05 gennaio 2016 ore 16:02, Luca Lippi
“L’unione fa la forza” recita un antico adagio, ed è quello che devono aver pensato sia Bouygues Telecom sia Orange, o forse no. Bouygues è un gruppo industriale francese che consta di tre comparti edilizia, servizi televisivi e telefonia mobile; nel 2005 insieme a Sfr e Orange fu multata per 58 milioni di euro dall’autorità garante delle telecomunicazioni francese (Conseil de la Concurrence) per avere agito contro gli interessi dei consumatori e dell'economia condividendo informazioni confidenziali, secondo un comportamento finalizzato a ridurre l'intensità della concorrenza tra i tre operatori telefonici. La multa comminata faceva riferimento ai fatti rilevati dall’autorità nel periodo  1997/2003. Orange invece, è la più grande impresa ti telefonia della Francia, la denominazione attuale risale al 1 luglio 2013, dunque Orange era meglio nota fino a quella data come France Telecom. È di poche ore fa l’ammissione di accordi intercorsi fra la divisione di telefonia mobile di Bouygues (la Bouygues Telecom) e Orange in vista di una possibile unione, a tale propositi hanno già avviato colloqui preliminari. Con un comunicato dell’8 dicembre, Bouygues Telecom aveva interrotto le indiscrezioni che la riguardavano circa l’eventualità di un’uscita dal mercato della telefonia smentendo definitivamente ogni rumors scriveva: “non avere in progetto il ritiro dai settori telecomunicazioni e televisione” e sottolineava piuttosto la volontà di consolidare e protrarre la sua presenza nei settori. Uqello che è successo dopo non è chiarissimo, non è chiaro se ci sia una retromarcia o piuttosto una semplice fusione, sta di fatto che Orange e Bouygues Telecom hanno sottoscritto un “accordo di confidenzialità”. 
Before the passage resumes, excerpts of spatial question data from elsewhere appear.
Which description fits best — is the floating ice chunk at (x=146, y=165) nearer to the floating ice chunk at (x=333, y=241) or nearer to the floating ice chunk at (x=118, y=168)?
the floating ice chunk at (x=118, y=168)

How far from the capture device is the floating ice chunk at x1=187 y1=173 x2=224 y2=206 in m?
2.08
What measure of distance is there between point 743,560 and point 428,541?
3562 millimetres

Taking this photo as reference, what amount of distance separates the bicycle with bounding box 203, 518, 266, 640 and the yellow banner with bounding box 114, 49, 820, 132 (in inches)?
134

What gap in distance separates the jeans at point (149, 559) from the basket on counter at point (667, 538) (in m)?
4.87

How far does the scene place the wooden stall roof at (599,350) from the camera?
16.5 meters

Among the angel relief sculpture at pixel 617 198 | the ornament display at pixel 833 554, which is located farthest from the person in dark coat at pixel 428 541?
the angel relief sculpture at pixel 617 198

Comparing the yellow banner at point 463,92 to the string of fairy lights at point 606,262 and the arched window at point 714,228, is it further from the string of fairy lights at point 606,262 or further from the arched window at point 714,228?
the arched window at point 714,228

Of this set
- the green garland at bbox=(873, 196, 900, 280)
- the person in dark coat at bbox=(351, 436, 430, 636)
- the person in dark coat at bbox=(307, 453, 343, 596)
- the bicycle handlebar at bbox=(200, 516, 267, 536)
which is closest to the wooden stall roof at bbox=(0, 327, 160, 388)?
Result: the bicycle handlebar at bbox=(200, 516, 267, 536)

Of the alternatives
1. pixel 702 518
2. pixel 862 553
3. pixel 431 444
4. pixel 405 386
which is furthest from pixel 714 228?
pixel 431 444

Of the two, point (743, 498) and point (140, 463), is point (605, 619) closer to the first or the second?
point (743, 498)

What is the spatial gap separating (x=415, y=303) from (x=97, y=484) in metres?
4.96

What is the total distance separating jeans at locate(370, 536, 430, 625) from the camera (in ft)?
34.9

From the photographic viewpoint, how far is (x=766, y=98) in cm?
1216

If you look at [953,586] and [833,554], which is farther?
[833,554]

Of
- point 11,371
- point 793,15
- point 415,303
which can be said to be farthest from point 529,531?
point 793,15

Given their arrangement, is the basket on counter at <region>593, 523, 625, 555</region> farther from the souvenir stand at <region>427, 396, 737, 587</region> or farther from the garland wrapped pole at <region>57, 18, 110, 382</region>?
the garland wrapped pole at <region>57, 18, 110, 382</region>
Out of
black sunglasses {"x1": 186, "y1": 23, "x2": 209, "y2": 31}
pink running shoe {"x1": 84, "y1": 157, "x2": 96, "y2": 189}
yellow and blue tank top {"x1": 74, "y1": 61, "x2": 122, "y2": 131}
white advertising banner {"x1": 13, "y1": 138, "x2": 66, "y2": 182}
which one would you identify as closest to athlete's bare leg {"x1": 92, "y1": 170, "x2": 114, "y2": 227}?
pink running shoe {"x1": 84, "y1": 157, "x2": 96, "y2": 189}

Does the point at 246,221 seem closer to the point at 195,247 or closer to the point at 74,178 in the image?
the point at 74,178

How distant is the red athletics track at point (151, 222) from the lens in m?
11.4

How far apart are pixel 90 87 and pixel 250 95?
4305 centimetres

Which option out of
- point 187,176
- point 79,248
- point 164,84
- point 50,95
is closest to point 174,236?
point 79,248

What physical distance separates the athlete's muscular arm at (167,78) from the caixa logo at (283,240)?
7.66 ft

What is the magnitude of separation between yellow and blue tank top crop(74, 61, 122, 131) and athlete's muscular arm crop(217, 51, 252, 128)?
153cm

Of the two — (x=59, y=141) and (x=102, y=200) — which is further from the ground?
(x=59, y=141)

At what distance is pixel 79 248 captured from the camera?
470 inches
La “chiamata” tra Orange e Bouygues rivoluziona la telefonia francese

Cos’è un “accordo di confidenzialità”? In realtà in Italia è meglio noto come “accordo di riservatezza”, in inglese invece è noto come “confidential disclosure agreement”, accordo di confidenzialità o accordo di segretezza. E’ un negozio giuridico che designa informazioni confidenziali e con il quale le parti si impegnano a mantenerle segrete, pena la violazione dell'accordo stesso e il decorso di specifiche clausole penali in esso contenute. In altre parole è un contratto attraverso il quale le parti decidono di non svelare le informazioni indicate dall'accordo. Esso crea una relazione confidenziale tra le parti al fine di proteggere qualsiasi tipo di segreto industriale, salvaguardando informazioni commerciali non pubbliche. Dal comunicato di Bouygues non sembra di percepire una specifica volontà di cessione del comparto, infatti si legge la volontà di : “rinforzare la presenza di lungo termine nel comparto”. Il comunicato è stato sollecitato dalle indiscrezioni apparse sul sito on line del “Le Journal de Dimanche” secondo il quale l'accordo di confidenzialità sarebbe stato firmato la vigilia di Natale. L'operazione di fusione vedrebbe una valorizzazione, sempre secondo le voci rilanciate dal sito francese, di 10 miliardi di euro per Bouygues Telecom. Quest'ultima riceverebbe un pagamento cash di 2 miliardi di euro e una quota del 15% del capitale di Orange. Siamo di fatto nelle fasi preliminari, quindi quella fase dove chiunque dall’esterno è indotto a ipotizzare qualsiasi scenario. In ogni caso, secondo il Journal de Dimanche, Bouygues riceverebbe in cambio della cessione della controllata una quota del 15% di Orange del valore di 8 miliardi e il resto in contanti e sarebbe il secondo azionista alle spalle dello Stato francese.